5) I read an entire novel today. At school. I started it after my first-period class, and I just finished it. It wasn’t a very good novel. There are all these comments splashed over the cover about how witty and intelligent and insightful and hilarious it is, and...well, it just isn’t. Not to me. I never got into the characters, any of them. I was never tempted to laugh. It was trying to be witty in a certain self-absorbed, slightly cynical, urban sort of way. It’s not the book’s fault that I don’t much like that style. But I enjoyed reading it, and I was grateful for the diversion, and as terrible as this may sound, grateful for the reminder that just because a novel has lots of praise written in big letters on the cover doesn’t mean my life will have a huge hole if I never read it, or that I couldn’t write something better if I really put my mind to it. It’s oddly comforting.
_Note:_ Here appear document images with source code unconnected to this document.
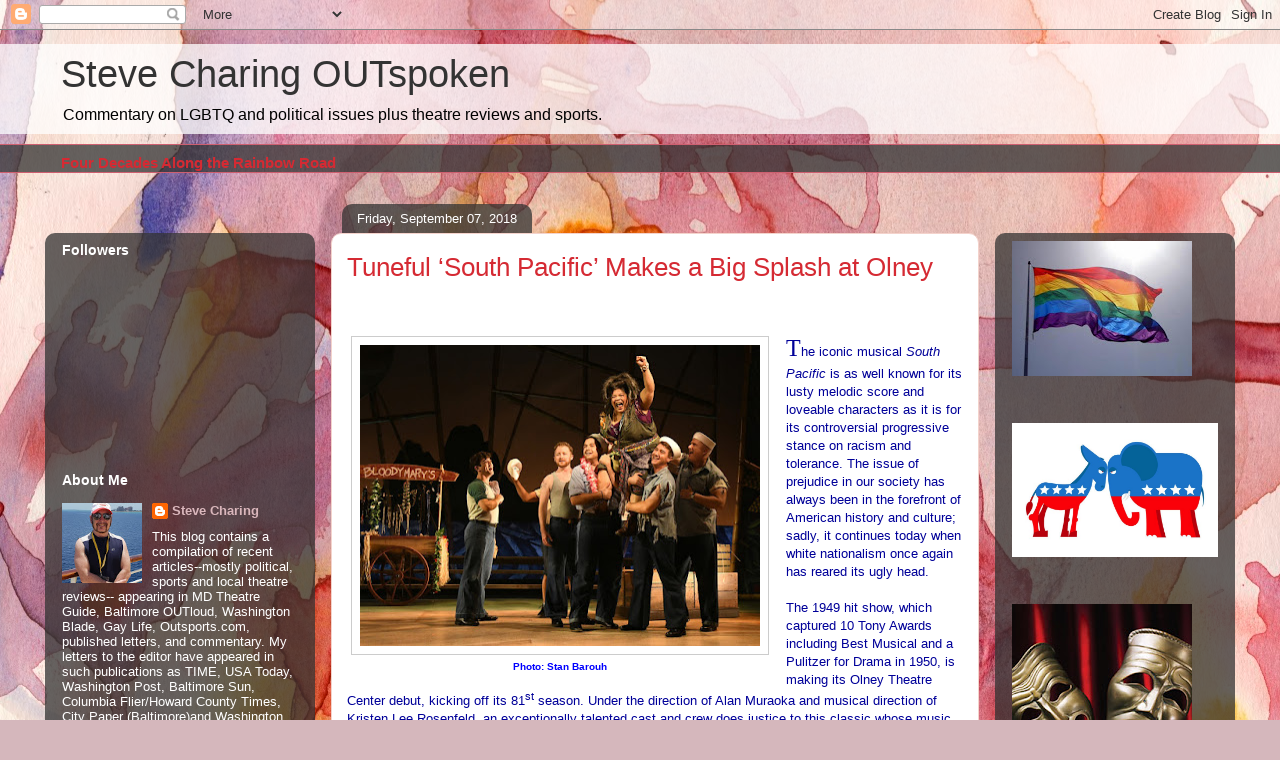

--- FILE ---
content_type: text/html; charset=UTF-8
request_url: https://stevecharing.blogspot.com/b/stats?m=0&style=BLACK_TRANSPARENT&timeRange=ALL_TIME&token=APq4FmDkM3CsJBUgkEN6TH2e5nfoyaZrvA4HyHhb-WdA60L672k2MmWzocoN4pINbSweexqy6T6VkOjOCWDjWnGE_hhToci_iw
body_size: -8
content:
{"total":1284680,"sparklineOptions":{"backgroundColor":{"fillOpacity":0.1,"fill":"#000000"},"series":[{"areaOpacity":0.3,"color":"#202020"}]},"sparklineData":[[0,99],[1,33],[2,64],[3,45],[4,26],[5,22],[6,16],[7,21],[8,26],[9,10],[10,13],[11,22],[12,21],[13,28],[14,38],[15,40],[16,31],[17,15],[18,25],[19,27],[20,33],[21,21],[22,41],[23,39],[24,32],[25,68],[26,55],[27,60],[28,41],[29,5]],"nextTickMs":600000}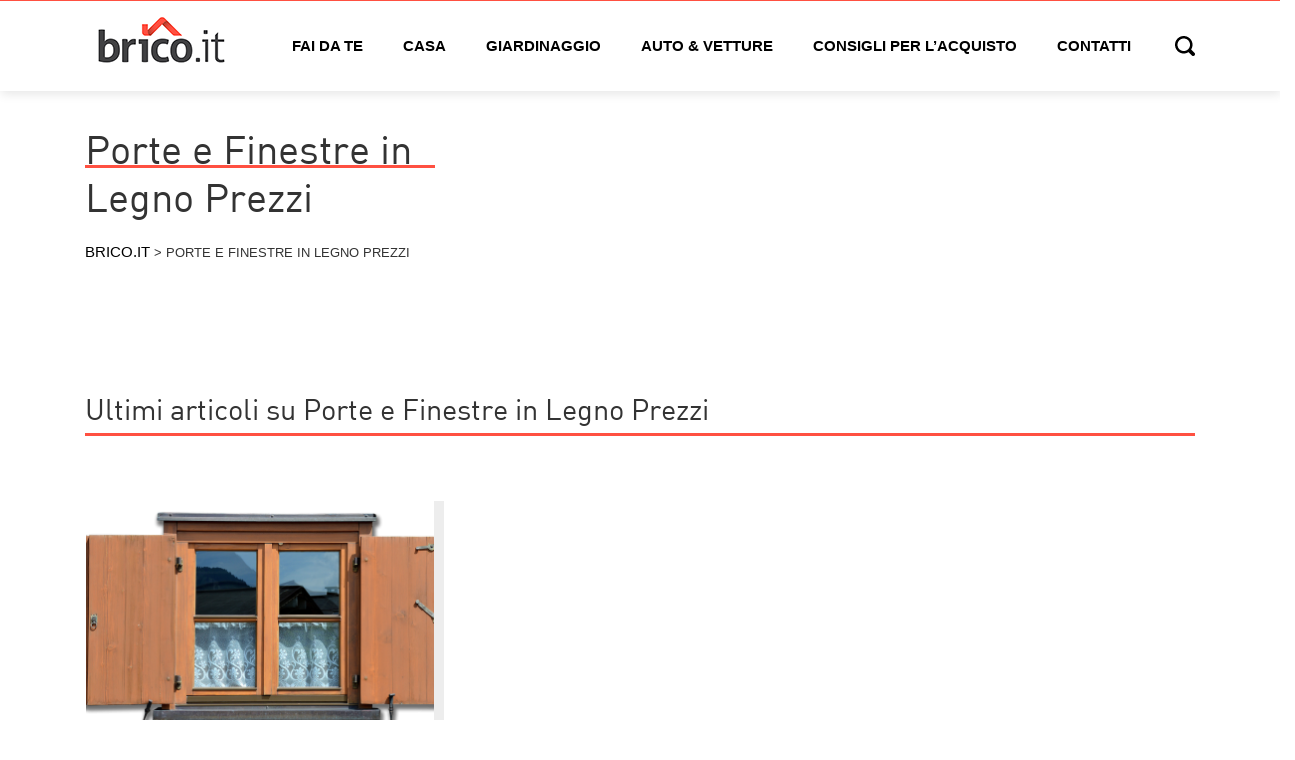

--- FILE ---
content_type: text/html; charset=utf-8
request_url: https://www.google.com/recaptcha/api2/aframe
body_size: -99
content:
<!DOCTYPE HTML><html><head><meta http-equiv="content-type" content="text/html; charset=UTF-8"></head><body><script nonce="dL-aelV4gLuynJUxB-P1BA">/** Anti-fraud and anti-abuse applications only. See google.com/recaptcha */ try{var clients={'sodar':'https://pagead2.googlesyndication.com/pagead/sodar?'};window.addEventListener("message",function(a){try{if(a.source===window.parent){var b=JSON.parse(a.data);var c=clients[b['id']];if(c){var d=document.createElement('img');d.src=c+b['params']+'&rc='+(localStorage.getItem("rc::a")?sessionStorage.getItem("rc::b"):"");window.document.body.appendChild(d);sessionStorage.setItem("rc::e",parseInt(sessionStorage.getItem("rc::e")||0)+1);localStorage.setItem("rc::h",'1768771537388');}}}catch(b){}});window.parent.postMessage("_grecaptcha_ready", "*");}catch(b){}</script></body></html>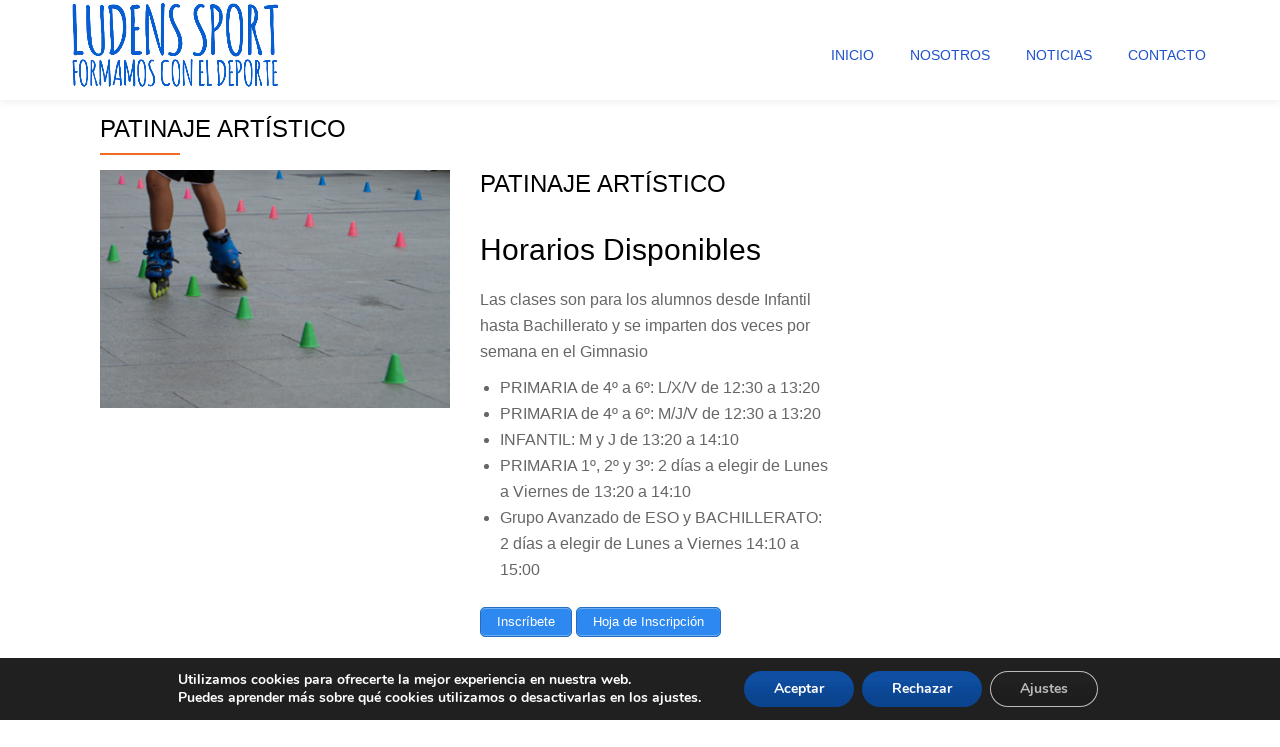

--- FILE ---
content_type: text/css
request_url: https://ludenssport.es/wp-content/themes/TSC/style.css?ver=0.2.5.1488123339
body_size: 1080
content:
/*
Theme Name: TSC
Theme URI: http://themeisle.com/themes/llorix-one/
Template: llorix-one-lite
Author: ThemeIsle
Author URI: http://themeisle.com/
Description: Llorix One Lite is a free and beautiful one page business WordPress theme, with a flat and clean bootstrap based design and an elegant parallax effect. It provides a simple,minimal and modern look that can be used for any kind of personal businesses or startup mobile app. The landing page has a fullscreen hero image and blue &amp; orange appearance with buttons and icons promoting simplicity and elegance at their best. The theme provides a responsive blog section, is eCommerce ready (WooCommerce store compatible), WPML, bbPress, Photo Gallery Grid,Contact Form 7,Meta Slider,SiteOrigin Page Builder, JetPack compatible and SEO friendly. You can use it for your business / startup shop, agency, corporate website, or photography portfolio.
Tags: one-column,two-columns,right-sidebar,custom-header,custom-background,custom-colors,custom-menu,featured-images,full-width-template,rtl-language-support,sticky-post,threaded-comments,translation-ready,accessibility-ready,e-commerce,blog,portfolio
Version: 0.2.5.1488123339
Updated: 2017-02-26 15:35:39

*/

header.entry-header {
   /* display: none;*/
}
.powered-by{
display:none;
}

.entry-content h1 {
    color: #1E52CE;
}
.footer{
background-color: #1E52CE;
}
header .navbar-brand {
	height: 110px;
	padding: 7px 7px 7px 0;
	line-height: 152px;
}
.navbar-brand > img {
	display: inline-block;
	max-height: 100px;
	padding-bottom: 10px;
	vertical-align: top;
}
.navbar-brand {padding: 0 0 0 0;}
header .navbar-brand {
    height: 100px;
    padding: 0 0 0 0;
}
#primary{margin:15px;}
.formamos{font-size:35px;}
.ludensh1{font-size:100px}
div#menu-primary{padding-top:20px;}
h1, h2, h3, h4, h5, h6, body{font-family: 'Fjalla One', sans-serif;}
a#portada.ow-button-hover{border-color:white;}
#portada.ow-button-hover span{color:white;text-decoration: none;}
.main-navigation{font-family: 'Fjalla One', sans-serif;}
.sticky-navigation .main-navigation a{color: #1E52CE;}
.msp-preset-btn-159 {color: #ffffff !important;border: solid 1px #ffffff !important;}
.msp-preset-btn-159:hover {color: #1E52CE !important;border: solid 1px #1E52CE !important;}

--- FILE ---
content_type: text/css
request_url: https://ludenssport.es/wp-content/themes/TSC/ctc-style.css?ver=0.2.5.1488123339
body_size: -50
content:
/*
CTC Separate Stylesheet
Updated: 2017-02-26 15:45:27
*/


--- FILE ---
content_type: text/css
request_url: https://ludenssport.es/wp-content/uploads/siteorigin-widgets/sow-image-default-8b5b6f678277-186.css?ver=6.8.3
body_size: 103
content:
.so-widget-sow-image-default-8b5b6f678277-186 .sow-image-container {
  display: flex;
  align-items: flex-start;
}
.so-widget-sow-image-default-8b5b6f678277-186 .sow-image-container > a {
  display: inline-block;
  
  max-width: 100%;
}
@media screen and (-ms-high-contrast: active), screen and (-ms-high-contrast: none) {
  .so-widget-sow-image-default-8b5b6f678277-186 .sow-image-container > a {
    display: flex;
  }
}
.so-widget-sow-image-default-8b5b6f678277-186 .sow-image-container .so-widget-image {
  display: block;
  height: auto;
  max-width: 100%;
  
}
6) I’m meeting Alisa for a walk around Kasumi and then okonomiyaki! (If the damn place is open...it was closed Friday night when I tried to go. Friday night!) That makes me happy, and also means that since it’s 4:45 and I am allowed to leave, I should do so.

No lyrics so I have to write more later. ^_^

Okay it’s later. Back to my list.

7) There’s a western-style toilet at 二中. My preference for western-style toilets should not be taken (entirely) as cultural prejudice. My left knee isn’t very strong and getting myself down and back up again to use the damn Japanese ones without making my knee cramp up is very awkward. And I feel like they’re designed for people a few notches smaller than me in any case. So when I saw that one of the stalls in the staff bathroom at 二中 has a western toilet – a western toilet with a soft light blue seat cover, no less – it made me inordinately happy.

8) 福島先生, the 国語 (“national language,” aka Japanese) teacher at 二中. I like her. I like all the teachers at 二中 (and 一中 for that matter), but I’ve had several conversations with her that have made me feel really good. Yesterday I was showing her my work on the short stories Adam and I are reading and she was really really impressed – she must have said 「すごい」(awesome/amazing) about twelve times as she looked through my vocab, heh. But better than that – today as I was leaving school I ran into her, and she asked me about class, and then she was saying that I should eat lunch with the students from time to time; I had asked the vice principal what I should do for lunch and he said eat in the staff room, so I didn’t question it. But she said it would be fine if I came and ate with the students. Then she asked if I had any interest in trying shodo. Finally! I’ve been waiting for someone to ask me that. I keep mentioning wanting to try shodo to people, apparently the wrong people: they tend to act vaguely interested, and say “oh, hmm, shodo, yeah, I don’t know how you’d go about doing that...” and then drop the subject. She said she does tea ceremony and she’d love to show me that too. Admittedly, I’ve never felt a strong pull toward tea ceremony, but I’d certainly give it a shot. And she’s the first person I’ve talked to who sounded inviting and enthusiastic about helping me get involved in more arts and extracurriculars and cultural things. (Not that other people have been un-inviting, it just hasn’t really come up.) She said everyone was really happy that I was so interested in Japanese culture and everyone is eager to help me participate in things. Yay! 本当に楽しみにしてるわね。

Okay it is (past) bedtime now. Goodnight!

おやすみ 続きは 夢の中で。。。